▶ WHAT TO WORK ON: Under this task are some entries; return every one of them exactly.

— start of INFORMATION GIVEN —

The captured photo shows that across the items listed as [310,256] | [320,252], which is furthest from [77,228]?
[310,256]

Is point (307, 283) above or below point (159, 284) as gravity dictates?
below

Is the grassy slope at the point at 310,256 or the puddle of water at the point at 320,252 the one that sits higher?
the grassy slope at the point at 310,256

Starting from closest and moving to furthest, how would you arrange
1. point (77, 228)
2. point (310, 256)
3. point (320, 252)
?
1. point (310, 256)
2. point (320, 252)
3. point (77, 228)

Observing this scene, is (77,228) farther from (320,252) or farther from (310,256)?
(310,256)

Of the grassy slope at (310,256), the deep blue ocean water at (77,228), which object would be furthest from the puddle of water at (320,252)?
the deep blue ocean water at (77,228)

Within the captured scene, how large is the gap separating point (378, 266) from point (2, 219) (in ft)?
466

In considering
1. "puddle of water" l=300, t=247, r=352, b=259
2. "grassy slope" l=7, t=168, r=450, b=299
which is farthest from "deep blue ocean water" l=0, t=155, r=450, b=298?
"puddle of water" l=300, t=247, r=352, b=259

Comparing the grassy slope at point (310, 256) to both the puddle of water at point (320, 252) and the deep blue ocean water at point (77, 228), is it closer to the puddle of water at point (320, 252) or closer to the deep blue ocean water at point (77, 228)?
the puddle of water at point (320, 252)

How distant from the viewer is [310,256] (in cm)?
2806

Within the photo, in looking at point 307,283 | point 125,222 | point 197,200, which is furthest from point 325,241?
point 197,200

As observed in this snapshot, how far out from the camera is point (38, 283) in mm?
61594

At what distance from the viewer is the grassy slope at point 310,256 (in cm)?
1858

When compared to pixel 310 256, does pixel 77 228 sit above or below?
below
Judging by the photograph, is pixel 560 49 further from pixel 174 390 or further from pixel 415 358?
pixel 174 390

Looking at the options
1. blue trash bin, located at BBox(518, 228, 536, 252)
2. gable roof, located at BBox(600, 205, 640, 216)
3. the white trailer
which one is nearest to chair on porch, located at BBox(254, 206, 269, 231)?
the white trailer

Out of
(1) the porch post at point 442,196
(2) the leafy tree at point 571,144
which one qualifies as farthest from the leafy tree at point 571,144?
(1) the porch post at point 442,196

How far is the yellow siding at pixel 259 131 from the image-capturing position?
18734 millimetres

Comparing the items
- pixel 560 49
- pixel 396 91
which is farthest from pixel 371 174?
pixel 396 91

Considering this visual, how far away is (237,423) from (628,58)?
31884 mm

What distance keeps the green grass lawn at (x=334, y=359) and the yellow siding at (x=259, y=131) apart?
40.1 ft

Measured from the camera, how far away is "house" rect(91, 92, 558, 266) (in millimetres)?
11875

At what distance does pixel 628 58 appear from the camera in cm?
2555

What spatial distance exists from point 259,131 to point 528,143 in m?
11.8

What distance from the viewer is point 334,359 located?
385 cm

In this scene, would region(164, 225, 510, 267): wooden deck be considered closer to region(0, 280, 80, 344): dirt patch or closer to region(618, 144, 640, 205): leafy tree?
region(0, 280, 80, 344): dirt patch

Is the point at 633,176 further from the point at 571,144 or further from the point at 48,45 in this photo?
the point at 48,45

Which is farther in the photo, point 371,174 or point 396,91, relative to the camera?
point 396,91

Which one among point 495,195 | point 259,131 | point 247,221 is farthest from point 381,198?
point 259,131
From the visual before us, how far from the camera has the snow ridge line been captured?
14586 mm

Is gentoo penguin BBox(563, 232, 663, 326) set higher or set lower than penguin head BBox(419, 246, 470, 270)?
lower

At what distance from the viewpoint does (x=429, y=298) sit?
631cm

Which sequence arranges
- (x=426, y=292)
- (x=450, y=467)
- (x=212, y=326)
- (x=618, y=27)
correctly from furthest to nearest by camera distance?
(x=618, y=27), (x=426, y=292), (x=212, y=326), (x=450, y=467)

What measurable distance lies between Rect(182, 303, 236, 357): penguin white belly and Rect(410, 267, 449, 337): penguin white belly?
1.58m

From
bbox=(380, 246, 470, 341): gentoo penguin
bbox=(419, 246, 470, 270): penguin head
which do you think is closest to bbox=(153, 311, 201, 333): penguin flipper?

— end of INFORMATION GIVEN —

▶ OUTPUT OF THE EXERCISE:
The captured photo shows that across the items listed as [310,256] | [320,252], which is furthest from [77,228]?
[310,256]

Is point (307, 283) above or below point (159, 284) as gravity dictates?
below

Is the grassy slope at the point at 310,256 or the puddle of water at the point at 320,252 the one that sits higher?
the grassy slope at the point at 310,256

Starting from closest and moving to furthest, how would you arrange
1. point (77, 228)
2. point (310, 256)
3. point (320, 252)
?
1. point (310, 256)
2. point (320, 252)
3. point (77, 228)

Observing this scene, is (77,228) farther from (320,252) or farther from (310,256)?
(310,256)

Of the grassy slope at (310,256), the deep blue ocean water at (77,228), which object would be furthest from the puddle of water at (320,252)?
the deep blue ocean water at (77,228)

Within the captured scene, how large is the gap separating point (378, 266) from point (2, 219) (in ft)?
466

In considering
1. "puddle of water" l=300, t=247, r=352, b=259
2. "grassy slope" l=7, t=168, r=450, b=299
which is farthest from "deep blue ocean water" l=0, t=155, r=450, b=298?
"puddle of water" l=300, t=247, r=352, b=259

Comparing the grassy slope at point (310, 256) to both the puddle of water at point (320, 252) and the deep blue ocean water at point (77, 228), is it closer to the puddle of water at point (320, 252) or closer to the deep blue ocean water at point (77, 228)?
the puddle of water at point (320, 252)

How distant from the viewer is [310,256] (in cm)?
2806

Within the photo, in looking at point 307,283 | point 125,222 | point 197,200, which is furthest from point 325,241?
point 197,200

As observed in this snapshot, how far out from the camera is point (38, 283) in mm?
61594

At what distance from the viewer is the grassy slope at point 310,256 (in cm)?
1858

When compared to pixel 310 256, does pixel 77 228 sit above or below?
below
Judging by the photograph, is pixel 560 49 further from pixel 174 390 or further from pixel 415 358?
pixel 174 390

Looking at the options
1. blue trash bin, located at BBox(518, 228, 536, 252)
2. gable roof, located at BBox(600, 205, 640, 216)
3. the white trailer
which one is nearest to chair on porch, located at BBox(254, 206, 269, 231)?
the white trailer

Out of
(1) the porch post at point 442,196
(2) the leafy tree at point 571,144
which one qualifies as farthest from the leafy tree at point 571,144?
(1) the porch post at point 442,196

How far is the yellow siding at pixel 259 131 from the image-capturing position?
18734 millimetres

Comparing the items
- pixel 560 49
- pixel 396 91
which is farthest from pixel 371 174?
pixel 396 91

Considering this visual, how far away is (237,423) from (628,58)?
31884 mm

What distance keeps the green grass lawn at (x=334, y=359) and the yellow siding at (x=259, y=131) apart?
40.1 ft

Measured from the camera, how far away is "house" rect(91, 92, 558, 266) (in millimetres)?
11875

At what distance does pixel 628 58 appear from the camera in cm?
2555

What spatial distance exists from point 259,131 to point 528,143 in m?
11.8

What distance from the viewer is point 334,359 located?
385 cm

In this scene, would region(164, 225, 510, 267): wooden deck be considered closer to region(0, 280, 80, 344): dirt patch or closer to region(618, 144, 640, 205): leafy tree?
region(0, 280, 80, 344): dirt patch

Is the point at 633,176 further from the point at 571,144 or further from the point at 48,45 in this photo?
the point at 48,45

Which is farther in the photo, point 371,174 or point 396,91, relative to the camera?
point 396,91

Which one among point 495,195 | point 259,131 | point 247,221 is farthest from point 381,198?
point 259,131
From the visual before us, how far from the camera has the snow ridge line been captured?
14586 mm

Is gentoo penguin BBox(563, 232, 663, 326) set higher or set lower than penguin head BBox(419, 246, 470, 270)?
lower

At what distance from the viewpoint does (x=429, y=298) sit?
631cm

Which sequence arranges
- (x=426, y=292)
- (x=450, y=467)
- (x=212, y=326)
- (x=618, y=27)
correctly from furthest to nearest by camera distance?
(x=618, y=27), (x=426, y=292), (x=212, y=326), (x=450, y=467)

What measurable distance lies between Rect(182, 303, 236, 357): penguin white belly and Rect(410, 267, 449, 337): penguin white belly?
1.58m

From
bbox=(380, 246, 470, 341): gentoo penguin
bbox=(419, 246, 470, 270): penguin head
which do you think is closest to bbox=(153, 311, 201, 333): penguin flipper?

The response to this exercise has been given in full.